Que, si se incrementa, ese grado de felicidad, del pensamiento humano, por medio, de una fuerza implosiva, tiende a convertirse, en la magnitud de felicidad (A), correspondiente, a la idea, de un sueño humano…

(A) = Cielos nocturnos, dormidos.
Y que, si se disminuye, por medio, de una fuerza explosiva, tiende a convertirse, en la magnitud de felicidad, correspondiente, a un paisaje de vigilia, iluminado, por una estrella, en combustión (B)….

(B) = Cielos nocturnos, despiertos.
Entonces….¿Para que sirven, los grandes Telescopios?

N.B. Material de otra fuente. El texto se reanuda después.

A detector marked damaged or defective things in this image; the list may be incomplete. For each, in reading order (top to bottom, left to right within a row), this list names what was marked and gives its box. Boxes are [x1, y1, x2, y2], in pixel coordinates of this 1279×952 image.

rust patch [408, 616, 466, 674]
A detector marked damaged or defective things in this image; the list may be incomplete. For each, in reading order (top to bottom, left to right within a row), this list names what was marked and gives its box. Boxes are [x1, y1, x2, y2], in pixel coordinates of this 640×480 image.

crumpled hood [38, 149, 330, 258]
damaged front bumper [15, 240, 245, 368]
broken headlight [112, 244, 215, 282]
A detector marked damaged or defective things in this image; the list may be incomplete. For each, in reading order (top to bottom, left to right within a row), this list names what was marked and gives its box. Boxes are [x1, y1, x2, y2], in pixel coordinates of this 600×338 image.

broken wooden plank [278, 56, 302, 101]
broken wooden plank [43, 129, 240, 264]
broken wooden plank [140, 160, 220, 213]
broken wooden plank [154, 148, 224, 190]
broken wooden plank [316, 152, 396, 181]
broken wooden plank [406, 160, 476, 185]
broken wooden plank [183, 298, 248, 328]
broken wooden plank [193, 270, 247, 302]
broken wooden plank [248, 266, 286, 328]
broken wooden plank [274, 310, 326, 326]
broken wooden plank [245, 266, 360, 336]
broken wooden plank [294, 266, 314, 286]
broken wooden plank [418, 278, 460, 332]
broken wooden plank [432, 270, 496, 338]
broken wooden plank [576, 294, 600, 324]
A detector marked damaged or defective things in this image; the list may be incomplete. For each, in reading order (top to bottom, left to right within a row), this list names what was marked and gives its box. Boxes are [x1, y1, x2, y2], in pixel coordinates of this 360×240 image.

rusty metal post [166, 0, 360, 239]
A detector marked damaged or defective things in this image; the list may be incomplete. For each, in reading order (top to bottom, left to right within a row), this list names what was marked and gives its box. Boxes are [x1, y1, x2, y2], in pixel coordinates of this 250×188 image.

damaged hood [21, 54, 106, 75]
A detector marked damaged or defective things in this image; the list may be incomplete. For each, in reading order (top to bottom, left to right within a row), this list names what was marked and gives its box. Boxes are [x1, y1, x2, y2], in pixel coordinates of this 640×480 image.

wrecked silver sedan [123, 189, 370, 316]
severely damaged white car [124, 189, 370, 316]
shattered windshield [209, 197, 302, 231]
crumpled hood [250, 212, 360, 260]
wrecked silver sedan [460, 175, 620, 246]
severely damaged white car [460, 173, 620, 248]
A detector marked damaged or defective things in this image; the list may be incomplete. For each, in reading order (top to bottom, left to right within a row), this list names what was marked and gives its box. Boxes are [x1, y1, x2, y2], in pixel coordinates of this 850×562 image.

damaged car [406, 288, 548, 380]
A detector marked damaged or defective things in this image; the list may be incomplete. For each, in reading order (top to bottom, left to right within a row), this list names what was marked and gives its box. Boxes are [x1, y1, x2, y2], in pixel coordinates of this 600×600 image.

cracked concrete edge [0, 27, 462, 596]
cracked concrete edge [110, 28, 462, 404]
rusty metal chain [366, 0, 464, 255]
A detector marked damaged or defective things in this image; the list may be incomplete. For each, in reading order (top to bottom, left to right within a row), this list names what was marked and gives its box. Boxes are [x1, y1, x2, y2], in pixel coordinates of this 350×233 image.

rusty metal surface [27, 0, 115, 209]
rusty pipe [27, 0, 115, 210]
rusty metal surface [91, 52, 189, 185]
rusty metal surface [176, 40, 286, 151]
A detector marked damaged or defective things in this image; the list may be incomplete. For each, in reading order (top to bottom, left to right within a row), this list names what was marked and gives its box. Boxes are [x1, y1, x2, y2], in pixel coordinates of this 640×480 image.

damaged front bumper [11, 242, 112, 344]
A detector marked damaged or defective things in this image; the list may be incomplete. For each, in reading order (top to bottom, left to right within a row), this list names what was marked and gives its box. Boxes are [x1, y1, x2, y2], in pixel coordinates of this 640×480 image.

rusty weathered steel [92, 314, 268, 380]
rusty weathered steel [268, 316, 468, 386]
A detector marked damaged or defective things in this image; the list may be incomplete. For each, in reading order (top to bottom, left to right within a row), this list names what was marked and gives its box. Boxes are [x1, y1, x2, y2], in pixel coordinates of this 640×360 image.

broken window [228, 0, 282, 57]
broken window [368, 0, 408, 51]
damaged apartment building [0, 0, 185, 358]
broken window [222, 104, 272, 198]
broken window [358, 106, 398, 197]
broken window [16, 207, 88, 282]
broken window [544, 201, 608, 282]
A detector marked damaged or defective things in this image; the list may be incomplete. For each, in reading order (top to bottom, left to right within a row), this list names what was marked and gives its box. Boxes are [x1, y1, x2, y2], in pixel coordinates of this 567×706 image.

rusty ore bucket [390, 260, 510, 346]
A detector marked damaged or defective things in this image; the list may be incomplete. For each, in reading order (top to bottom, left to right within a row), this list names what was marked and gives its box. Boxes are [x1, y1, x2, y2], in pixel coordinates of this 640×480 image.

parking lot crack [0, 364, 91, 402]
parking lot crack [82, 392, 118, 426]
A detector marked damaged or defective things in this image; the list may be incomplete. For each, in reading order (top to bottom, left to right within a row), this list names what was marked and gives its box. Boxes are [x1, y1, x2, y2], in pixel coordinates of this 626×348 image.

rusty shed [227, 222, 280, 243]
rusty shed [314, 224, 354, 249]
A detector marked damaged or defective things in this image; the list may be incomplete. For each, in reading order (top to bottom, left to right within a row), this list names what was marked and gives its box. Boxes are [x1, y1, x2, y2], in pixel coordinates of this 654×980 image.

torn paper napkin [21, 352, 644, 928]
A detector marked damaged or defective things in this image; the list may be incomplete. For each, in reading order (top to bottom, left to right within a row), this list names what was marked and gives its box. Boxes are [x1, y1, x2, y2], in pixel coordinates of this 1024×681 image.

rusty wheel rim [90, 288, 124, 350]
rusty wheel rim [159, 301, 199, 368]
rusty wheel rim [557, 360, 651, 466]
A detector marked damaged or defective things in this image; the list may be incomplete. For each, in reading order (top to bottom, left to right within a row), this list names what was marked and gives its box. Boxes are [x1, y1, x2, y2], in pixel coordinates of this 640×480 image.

Pues, para disminuir, el grado de felicidad, del pensamiento del astrónomo, acerca de ese cielo nocturno, para que, dentro del pensamiento, de ese astrónomo, la idea, acerca de ese cielo nocturno, tienda a convertirse, en una idea, de la vigilia (B), acerca de planeta, determinado, es decir, para tender a despertar, la idea, acerca de un cielo nocturno, dentro del pensamiento del astrónomo:
[Cielo nocturno, dentro del pensamiento del astrónomo] + Telescopio (Explosión) =… = (B) = [Paisaje de la vigilia, correspondiente, a un planeta, determinado, dentro del pensamiento, de ese astrónomo, o cielo nocturno, completamente despierto]
Sucede, pues, que los Telescopios, solo tienen utilidad, práctica, si la felicidad, de un cielo nocturno, dentro del pensamiento, del astrónomo, tiende a acercarse, al límite (B) (Cielos nocturnos, despiertos), porque si la felicidad, del cielo nocturno, dentro del pensamiento del astrónomo, tiende a acercarse, más bien, al límite (A) (Cielos nocturnos, dormidos), pues entonces, los grandes Telescopios, no sirven, para nada, en absoluto, siempre, para las psicologías, de unos astrónomos, que solo desean, ardientemente, el contemplar, unos planetas definidos, dentro de un cielo nocturno, nada más.